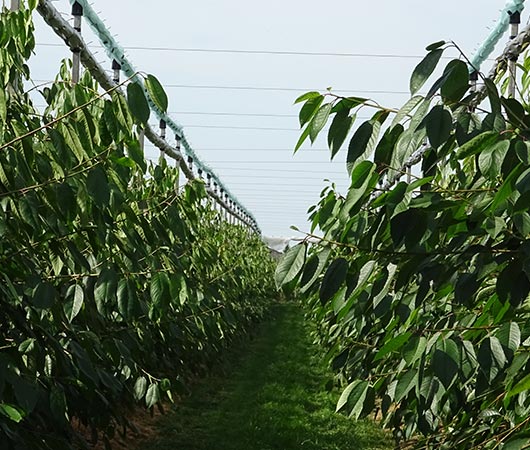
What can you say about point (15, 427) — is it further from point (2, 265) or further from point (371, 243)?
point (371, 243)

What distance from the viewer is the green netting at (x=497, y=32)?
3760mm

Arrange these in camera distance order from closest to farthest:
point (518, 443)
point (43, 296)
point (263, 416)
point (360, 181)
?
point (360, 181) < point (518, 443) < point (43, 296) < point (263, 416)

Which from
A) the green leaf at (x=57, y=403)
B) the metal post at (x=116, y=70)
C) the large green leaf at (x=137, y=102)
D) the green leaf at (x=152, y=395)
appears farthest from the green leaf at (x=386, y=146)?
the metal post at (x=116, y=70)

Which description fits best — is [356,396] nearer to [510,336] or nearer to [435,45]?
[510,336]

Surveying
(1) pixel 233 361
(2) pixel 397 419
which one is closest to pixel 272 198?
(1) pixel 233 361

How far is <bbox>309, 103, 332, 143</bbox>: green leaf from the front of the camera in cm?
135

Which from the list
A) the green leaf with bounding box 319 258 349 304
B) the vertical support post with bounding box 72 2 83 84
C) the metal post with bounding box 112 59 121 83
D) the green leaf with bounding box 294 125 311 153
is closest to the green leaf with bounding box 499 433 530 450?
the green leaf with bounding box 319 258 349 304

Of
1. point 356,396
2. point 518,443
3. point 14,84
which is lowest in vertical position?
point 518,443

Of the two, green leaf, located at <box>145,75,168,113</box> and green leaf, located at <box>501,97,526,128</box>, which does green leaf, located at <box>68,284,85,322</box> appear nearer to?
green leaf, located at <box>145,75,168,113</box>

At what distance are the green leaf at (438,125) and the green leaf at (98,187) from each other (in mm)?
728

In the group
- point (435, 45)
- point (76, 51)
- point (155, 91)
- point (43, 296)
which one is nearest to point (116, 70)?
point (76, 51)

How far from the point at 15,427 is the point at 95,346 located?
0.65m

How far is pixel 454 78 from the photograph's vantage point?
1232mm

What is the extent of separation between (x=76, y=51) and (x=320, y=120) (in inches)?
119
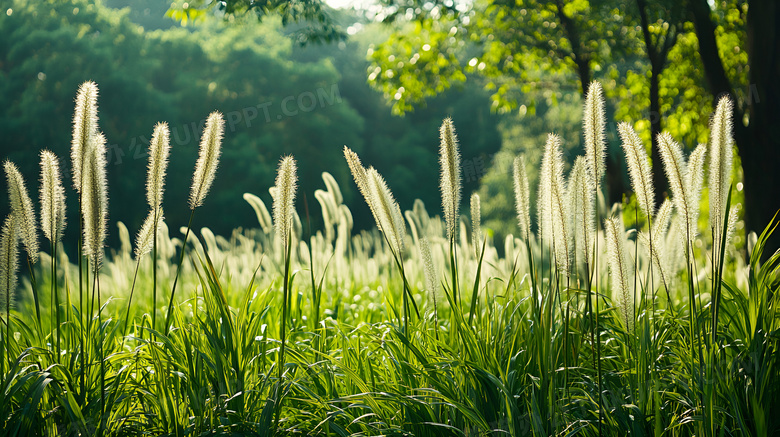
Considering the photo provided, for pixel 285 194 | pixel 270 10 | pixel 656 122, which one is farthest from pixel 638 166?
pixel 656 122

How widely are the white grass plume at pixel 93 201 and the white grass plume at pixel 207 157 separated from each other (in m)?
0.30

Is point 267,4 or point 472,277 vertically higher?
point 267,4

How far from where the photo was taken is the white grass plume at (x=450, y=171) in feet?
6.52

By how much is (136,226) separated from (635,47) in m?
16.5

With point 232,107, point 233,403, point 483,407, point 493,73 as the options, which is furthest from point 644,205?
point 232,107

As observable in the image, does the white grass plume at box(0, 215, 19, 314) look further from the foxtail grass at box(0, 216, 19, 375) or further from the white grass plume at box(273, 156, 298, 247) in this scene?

○ ○ ○

- [Short problem]: From the line holding "Considering the photo" down to the final line above, quote every line exactly and only those lines.

- [Written response]:
Considering the photo provided, for pixel 285 194 | pixel 270 10 | pixel 656 122, which one is farthest from pixel 638 166?
pixel 656 122

How widely are the white grass plume at pixel 93 201 and the white grass plume at pixel 207 157 separated from each other (in m)?
0.30

Is point 267,4 or point 472,277 vertically higher?
point 267,4

How far from where the photo was taken is the white grass plume at (x=450, y=171) in feet?
6.52

By how much is (136,226) separated from (635,47) in m?
16.5

With point 232,107, point 233,403, point 483,407, point 493,73 as the options, which is furthest from point 644,205?
point 232,107

As observable in the image, does the white grass plume at box(0, 215, 19, 314) look further from the foxtail grass at box(0, 216, 19, 375) or further from the white grass plume at box(273, 156, 298, 247) in this scene?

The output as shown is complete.